Moore County’s reputation as a golf mecca will be on display again in June when Pinehurst No. 2 hosts the U.S. Open for the fourth time.
The United States Golf Association has tagged Pinehurst Resort & Country Club as its anchor site, booking four more Opens there through 2047. The U.S. Women’s Open Championship will be played on Pinehurst No. 2 in 2029. The World Golf Hall of Fame is relocating from St. Augustine, Florida, and will open its new headquarters this spring in the new, 6-acre Golf House Pinehurst campus adjacent to the Pinehurst clubhouse, walking distance from the club’s courses and the Carolina Hotel.
“The exposure we will get from global TV coverage is great and will benefit our destination in the long run,” says Phil Werz, president and CEO of the Pinehurst-Southern Pines-Aberdeen Convention & Visitors Bureau, “but, with 250,000 people expected here that week, we ask that folks support our local businesses all over Moore County.”
That quarter-million headcount, Werz says, includes 35,000 fans per day plus vendors, transportation workers, merchandise distributors, “and all the peripheral support a major event like this takes to operate.”
The Open has 156 players entered.
Ben Bridgers, general manager of Pinehurst Resort, says May 27 is the last day No. 2 will be available for regular play. “We close down the 28th, per the USGA,” he says. “What’s going to happen is, a perimeter will be erected around the facility. They want to make sure nothing happens to it. The course prep already has been happening, and the maintenance team works closely with the USGA to get it compatible with what they want, to make sure we put our best foot forward.
“The world of golf will be upon us.”
The countdown began Jan. 8, with a to-do list, to make the entire resort ready. “From an operations standpoint, we have a checklist,” Bridgers says, “a timeline where certain areas, like the driving range, will be closed then re-opened. The USGA is in town, so we work with them regularly. It’s a total team effort to make sure this goes off without a hitch.”
The Hall of Fame has been in Florida since 1998. The Golf House will be one of only two USGA test centers worldwide that tests golf balls and clubs for conformance to the Rules of Golf. “There still is some construction, but it will be open in time,” Bridgers says.
The Pinehurst-Southern Pines-Aberdeen CVB website displays a countdown marking the days, hours, minutes – and seconds – until the Open’s first tee shot, and offers a tourist-geared list of sites around town. Bridgers says guests are playing No. 2 to say they played where the Open will be held. He calculates more than 450,000 merchandise items will be sold that relate to the tournament.
“More than a dozen counties from here to Raleigh to Lumberton and near Charlotte have a demand for hotel rooms and will have people staying an hour or more away,” Werz says. “Best rule of thumb: Get tickets and your room as soon as possible.

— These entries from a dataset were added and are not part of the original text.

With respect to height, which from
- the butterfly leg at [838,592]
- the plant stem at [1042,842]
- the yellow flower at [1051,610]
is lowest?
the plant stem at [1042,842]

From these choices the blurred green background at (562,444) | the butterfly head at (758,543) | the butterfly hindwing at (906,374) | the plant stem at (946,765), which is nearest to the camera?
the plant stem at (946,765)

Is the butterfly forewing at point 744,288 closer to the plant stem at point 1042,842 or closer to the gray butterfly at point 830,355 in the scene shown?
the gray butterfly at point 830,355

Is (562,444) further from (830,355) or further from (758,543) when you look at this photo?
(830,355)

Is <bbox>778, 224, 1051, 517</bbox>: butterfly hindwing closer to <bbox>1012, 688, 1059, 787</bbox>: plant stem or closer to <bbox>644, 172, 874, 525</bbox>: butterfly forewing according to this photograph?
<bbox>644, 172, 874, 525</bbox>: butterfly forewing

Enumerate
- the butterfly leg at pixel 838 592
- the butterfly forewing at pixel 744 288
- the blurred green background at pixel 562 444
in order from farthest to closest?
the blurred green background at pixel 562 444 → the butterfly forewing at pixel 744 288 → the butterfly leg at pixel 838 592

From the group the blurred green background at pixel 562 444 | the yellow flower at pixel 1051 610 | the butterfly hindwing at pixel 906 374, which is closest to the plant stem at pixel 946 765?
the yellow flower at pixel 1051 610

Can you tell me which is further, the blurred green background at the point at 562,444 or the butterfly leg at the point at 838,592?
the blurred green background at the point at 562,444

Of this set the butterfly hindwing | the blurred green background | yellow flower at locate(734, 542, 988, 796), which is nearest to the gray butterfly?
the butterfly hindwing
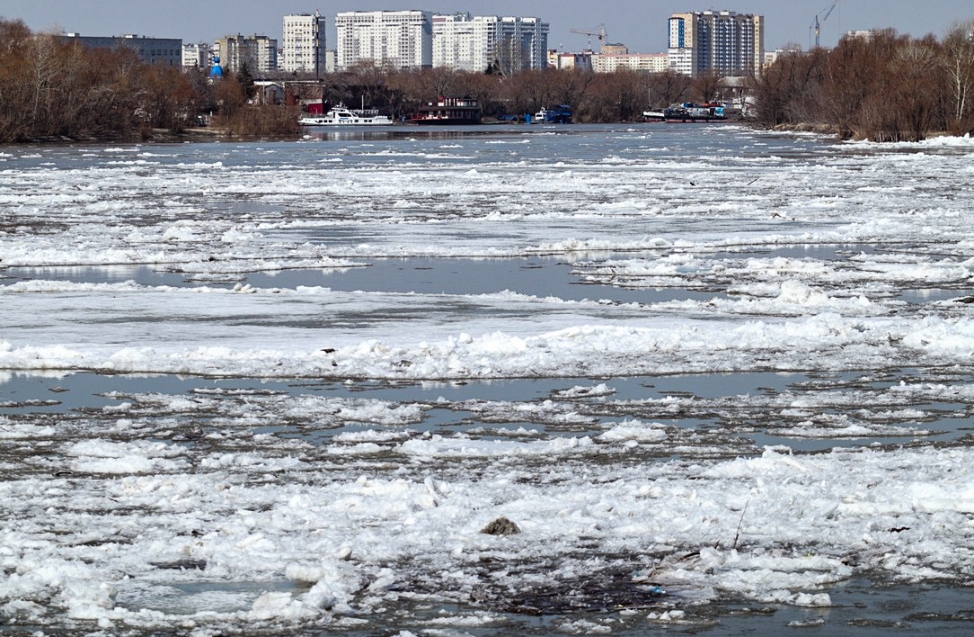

“There is an air of anticipation and excitement among shop and restaurant owners. What we encourage people coming for the Open to do is to enjoy the golf, but when you leave the course, be sure to explore the destination. Pinehurst is great, but there are shops and restaurants in Southern Pines, Aberdeen, Carthage, Vass, Cameron and other locales in Moore County that would love to see fans, too.”
Bridgers added: “This is America’s championship, and it’s good that people get to see what we see, this little piece of heaven, every day. People will experience our Southern hospitality, see a champion crowned on Sunday, and tell the stories about all the players they saw. It’s quite the spectacle.”
Moore County’s 10 townships of 11 incorporated communities and seven other census areas display a quality of life that leans on more than golf: They’re home to small manufacturing, a growing healthcare industry, strong community college program and are a welcome mat for small businesses and entrepreneurship.
Grant money also is helping the county. The MacKenzie Scott Foundation donated $3.5 million in March 2022 toward a Sandhills Habitat for Humanity project on Keyser Street in Aberdeen, for home construction.
The Duke Energy Foundation provided grants last November ranging from $500 to $5,000 to help 40 small businesses.
And Golden Leaf, in 2022, provided $15,000 to Moore County Partners in Progress for a site identification program near the town of Robbins that would be suitable for industrial development.
“We applied to Golden Leaf and said we could use some help with some business park sites in the northern end of the county, particularly the Robbins area, and we have identified potential sites,” says Natalie Hawkins, president of the county’s Economic Development Partnership. “Robbins is a small town, and they probably are the most economically distressed community in Moore County, and that’s what we want to focus on. There’s a lot of opportunity in Robbins, with its proximity to the new Toyota battery plant (under construction) in Liberty and its access to Interstate 74. They have a new boutique hotel in Robbins and great little restaurants. It’s a good small-business environment.”
In Aberdeen, the Economic Development Partnership is developing Iron Horse Industrial Park, a 73-acre plot with rail access, natural gas and municipal water and sewer. “We can accommodate multiple users or one large user, and we think we can get about 400,000 square feet of space on the site,” Hawkins says. The project is expected to cost just under $2 million, according to an Economic Development Partnership report. “We’re going to start clearing the site in February and hope to have the road completed by the end of the year. We’ve had multiple companies express interest in various industries, like construction and textiles and food processing.”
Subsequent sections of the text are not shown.